Al Qaeda targets Christmas, plans to make toy bomb

November 7th, 2010 - 1:18 pm ICT by IANS  

London, Nov 7 (IANS) Al Qaeda’s bomb makers are believed to be planting explosives in Christmas toys bound for Europe and the US that would be timed to explode once they are in stores, a media report said Sunday.

British intelligence agencies believe Al Qaeda’s warlords, including its chief bomb maker Ibrahim Hassan al-Asiri in Yemen, plan to smuggle in their deadly cargo aboard freight ships after airport security was tightened following the failed ink cartridge bomb attacks 10 days ago, the Daily Express reported.

Al-Asiri is the main suspect in a plot to get parcel bomb packages onto US-bound cargo planes.

British surveillance experts in Afghanistan and their American colleagues uncovered the latest threat last week.

They intercepted conversations between terrorists from Al Qaeda in the Arabian Peninsula (AQAP), the group responsible for the ink bombs, revealing they were planning a spectacular hit for the festive season.

AQAP leader, American-born cleric Anwar al-Awlaki, and his right-hand man al-Asiri are aiming to use sea ports because they believe security there is more relaxed, the report said.

With so much Christmas stock arriving in Britain, they are confident their toy bombs can remain undetected.

A British intelligence officer told the Sunday Express: “Al Qaeda in the Arabian Peninsula see the festive season as their ideal time to strike because of its importance in the Christian calendar.

“The bombs found at East Midlands airport and Dubai escaped scrutiny until the last moment.

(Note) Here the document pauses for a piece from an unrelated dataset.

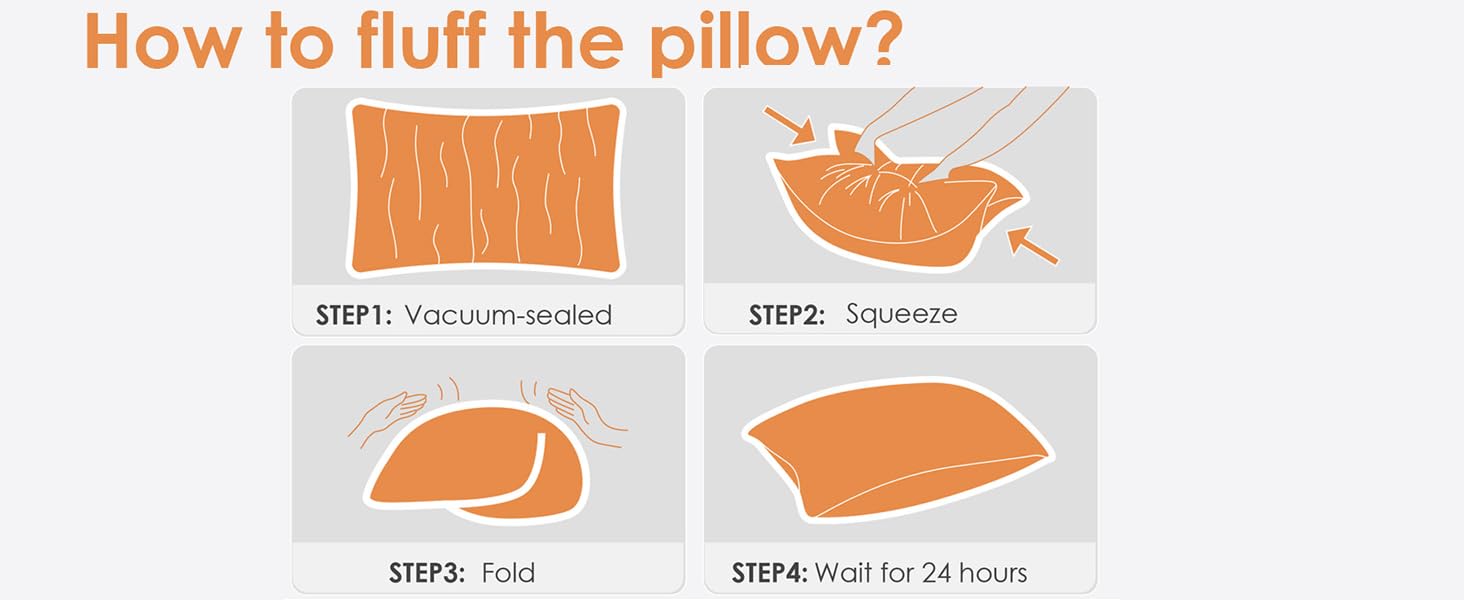 How to fluff the pillow?

STEP1: Vacuum-sealed

STEP2: Squeeze

STEP3: Fold

STEP4: Wait for 24 hours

It would be much easier to plant a similar bomb inside a Christmas toy.”

Al Qaeda is rumoured to have control of at least 23 ships, nicknamed “Osama bin Laden’s navy”, registered in the names of companies that support the terror group.

British securities agencies fear the vessels could be used to ferry toys filled with the same powerful explosive used in the ink bombs and last year’s failed Christmas Day underpants bomb plot on an airliner, the report said.